Evidence of human-to-human transmission in a region outside North America, where a majority of the cases worldwide have occurred, may prompt the World Health Organization to raise its pandemic alert by one grade to the highest level, Hitoshi Oshitani, the former head of the agency’s Western Pacific region, said in a May 19 interview.
Japan’s cases include a man in his 20s from Shiga prefecture, near Osaka and Hyogo, who has no record of overseas travel, the health ministry said in a statement.

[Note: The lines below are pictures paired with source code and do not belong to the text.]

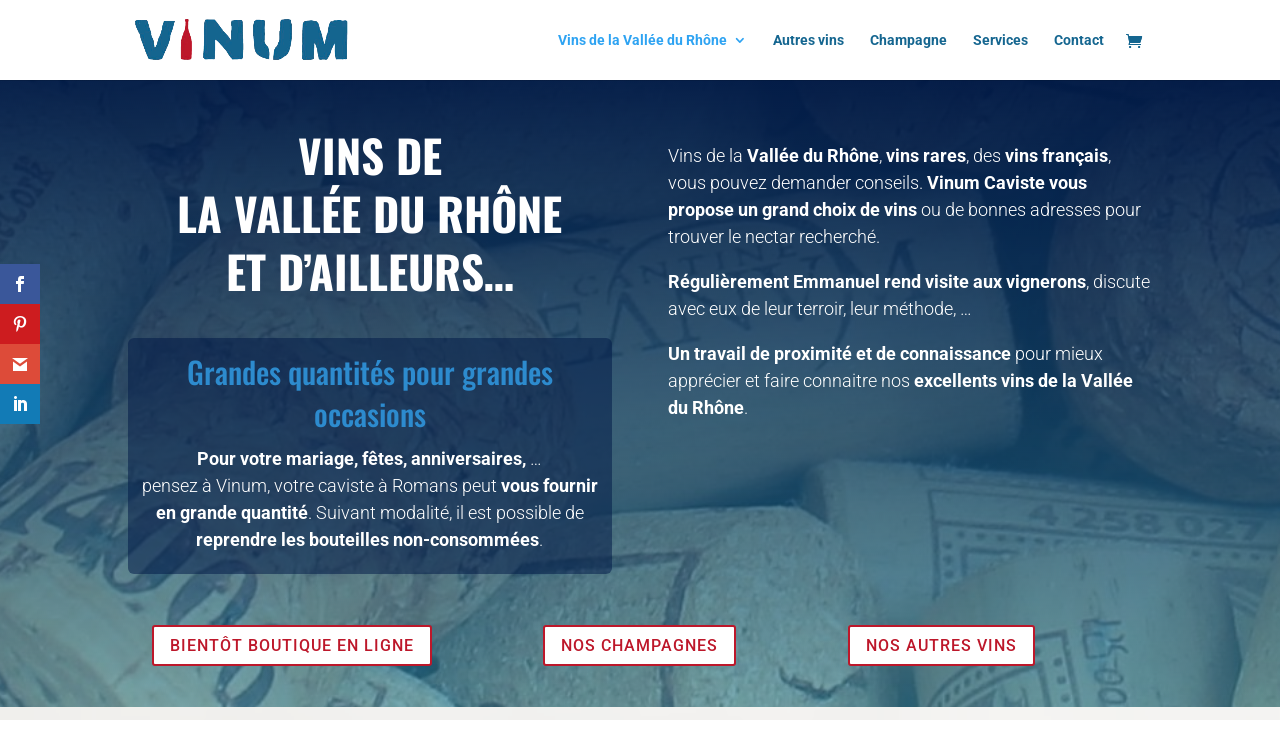

--- FILE ---
content_type: text/css
request_url: https://www.vinumcaviste.com/wp-content/et-cache/25/et-core-unified-deferred-25.min.css?ver=1768532760
body_size: 1048
content:
div.et_pb_section.et_pb_section_3,div.et_pb_section.et_pb_section_2{background-image:linear-gradient(180deg,rgba(255,255,255,0.77) 0%,rgba(255,255,255,0.81) 100%),url(http://vinumct.cluster026.hosting.ovh.net/wp-content/uploads/2021/05/Vins-chez-Vinum.jpg)!important}.et_pb_section_2.et_pb_section,.et_pb_section_3.et_pb_section{padding-top:32px;padding-bottom:12px}.et_pb_row_8.et_pb_row{padding-right:0px!important;margin-top:0px!important;margin-right:auto!important;margin-left:auto!important;padding-right:0px}.et_pb_text_15.et_pb_text,.et_pb_text_16.et_pb_text{color:#156690!important}.et_pb_text_15 h1,.et_pb_text_16 h1{font-family:'Oswald',Helvetica,Arial,Lucida,sans-serif;font-weight:700;text-transform:uppercase;font-size:47px;color:#156690!important;line-height:1.3em;text-align:left}.et_pb_text_15 h2,.et_pb_text_16 h2{font-family:'Oswald',Helvetica,Arial,Lucida,sans-serif;font-weight:600;text-transform:uppercase;font-size:36px;color:#156690!important}.et_pb_text_15{margin-bottom:2px!important;max-width:450px}.et_pb_text_16{min-height:98.2px;padding-top:14px!important;margin-top:1px!important;margin-bottom:-10px!important;max-width:450px}.et_pb_text_17{font-family:'Roboto',Helvetica,Arial,Lucida,sans-serif;font-weight:300;font-size:17px;padding-bottom:0px!important;margin-top:10%!important;margin-bottom:3%!important}.et_pb_text_18{line-height:2.2em;font-family:'Roboto',Helvetica,Arial,Lucida,sans-serif;font-weight:300;font-size:18px;line-height:2.2em}.et_pb_text_18.et_pb_text ul li,.et_pb_text_18.et_pb_text ol li>ul li{color:#BD172A!important}.et_pb_text_18 ul li{line-height:1.8em;line-height:1.8em}div.et_pb_section.et_pb_section_5,div.et_pb_section.et_pb_section_4{background-image:linear-gradient(180deg,rgba(39,137,176,0.74) 0%,rgba(0,26,71,0.98) 100%),url(http://vinumct.cluster026.hosting.ovh.net/wp-content/uploads/2021/04/newsletter3.jpg)!important}.et_pb_section_4.et_pb_section,.et_pb_section_5.et_pb_section{padding-top:19px}.et_pb_row_9,body #page-container .et-db #et-boc .et-l .et_pb_row_9.et_pb_row,body.et_pb_pagebuilder_layout.single #page-container #et-boc .et-l .et_pb_row_9.et_pb_row,body.et_pb_pagebuilder_layout.single.et_full_width_page #page-container #et-boc .et-l .et_pb_row_9.et_pb_row{width:81%}.et_pb_text_19.et_pb_text{color:#FFFFFF!important}.et_pb_text_19{line-height:1.9em;font-family:'Roboto',Helvetica,Arial,Lucida,sans-serif;font-weight:300;font-size:19px;line-height:1.9em}.et_pb_text_19 h2{font-size:32px;color:#FFFFFF!important;text-align:center;text-shadow:0em 0em 0.3em rgba(0,0,0,0.4)}.et_pb_text_19 h4{font-family:'Roboto',Helvetica,Arial,Lucida,sans-serif;font-size:24px;color:#FFFFFF!important}.et_pb_signup_0.et_pb_subscribe .et_pb_newsletter_description h2,.et_pb_signup_0.et_pb_subscribe .et_pb_newsletter_description h1.et_pb_module_header,.et_pb_signup_0.et_pb_subscribe .et_pb_newsletter_description h3.et_pb_module_header,.et_pb_signup_0.et_pb_subscribe .et_pb_newsletter_description h4.et_pb_module_header,.et_pb_signup_0.et_pb_subscribe .et_pb_newsletter_description h5.et_pb_module_header,.et_pb_signup_0.et_pb_subscribe .et_pb_newsletter_description h6.et_pb_module_header{text-align:center!important}.et_pb_signup_0.et_pb_subscribe .et_pb_newsletter_description,.et_pb_signup_0.et_pb_subscribe .et_pb_newsletter_form{font-family:'Roboto',Helvetica,Arial,Lucida,sans-serif;font-size:16px}.et_pb_signup_0.et_pb_subscribe{background-color:RGBA(0,0,0,0);padding-top:0px!important}body #page-container .et_pb_section .et_pb_signup_0.et_pb_subscribe .et_pb_newsletter_button.et_pb_button{letter-spacing:3px;font-size:18px;font-family:'Roboto',Helvetica,Arial,Lucida,sans-serif!important;text-transform:uppercase!important;background-color:#BD172A}body #page-container .et_pb_section .et_pb_signup_0.et_pb_subscribe .et_pb_newsletter_button.et_pb_button:hover:after{margin-left:.3em;left:auto;margin-left:.3em;opacity:1}body #page-container .et_pb_section .et_pb_signup_0.et_pb_subscribe .et_pb_newsletter_button.et_pb_button:after{line-height:inherit;font-size:inherit!important;margin-left:-1em;left:auto;font-family:ETmodules!important;font-weight:400!important}.et_pb_social_media_follow_network_0 a.icon{background-color:#3b5998!important}.et_pb_social_media_follow_network_1 a.icon{background-color:#ea2c59!important}.et_pb_row_9.et_pb_row{padding-left:5px!important;margin-left:auto!important;margin-right:auto!important;padding-left:5px}@media only screen and (max-width:980px){body #page-container .et_pb_section .et_pb_signup_0.et_pb_subscribe .et_pb_newsletter_button.et_pb_button:after{line-height:inherit;font-size:inherit!important;margin-left:-1em;left:auto;display:inline-block;opacity:0;content:attr(data-icon);font-family:ETmodules!important;font-weight:400!important}body #page-container .et_pb_section .et_pb_signup_0.et_pb_subscribe .et_pb_newsletter_button.et_pb_button:before{display:none}body #page-container .et_pb_section .et_pb_signup_0.et_pb_subscribe .et_pb_newsletter_button.et_pb_button:hover:after{margin-left:.3em;left:auto;margin-left:.3em;opacity:1}}@media only screen and (max-width:767px){body #page-container .et_pb_section .et_pb_signup_0.et_pb_subscribe .et_pb_newsletter_button.et_pb_button:after{line-height:inherit;font-size:inherit!important;margin-left:-1em;left:auto;display:inline-block;opacity:0;content:attr(data-icon);font-family:ETmodules!important;font-weight:400!important}body #page-container .et_pb_section .et_pb_signup_0.et_pb_subscribe .et_pb_newsletter_button.et_pb_button:before{display:none}body #page-container .et_pb_section .et_pb_signup_0.et_pb_subscribe .et_pb_newsletter_button.et_pb_button:hover:after{margin-left:.3em;left:auto;margin-left:.3em;opacity:1}}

He was in Kobe, in Hyogo Prefecture, on May 16 and 17, it said.
Young Patients
As many as 90 percent of the infections in Japan occurred in teenagers, with nine cases in people in their 20s, five in their 30s, seven in their 40s, three in their 50s, and one aged above 60, the Health Ministry said.
The ministry issued a statement yesterday advising people not to buy Roche Tamiflu Holding AG’s influenza treatment drug over the Internet from overseas, adding that the drug should be used only when prescribed by doctors.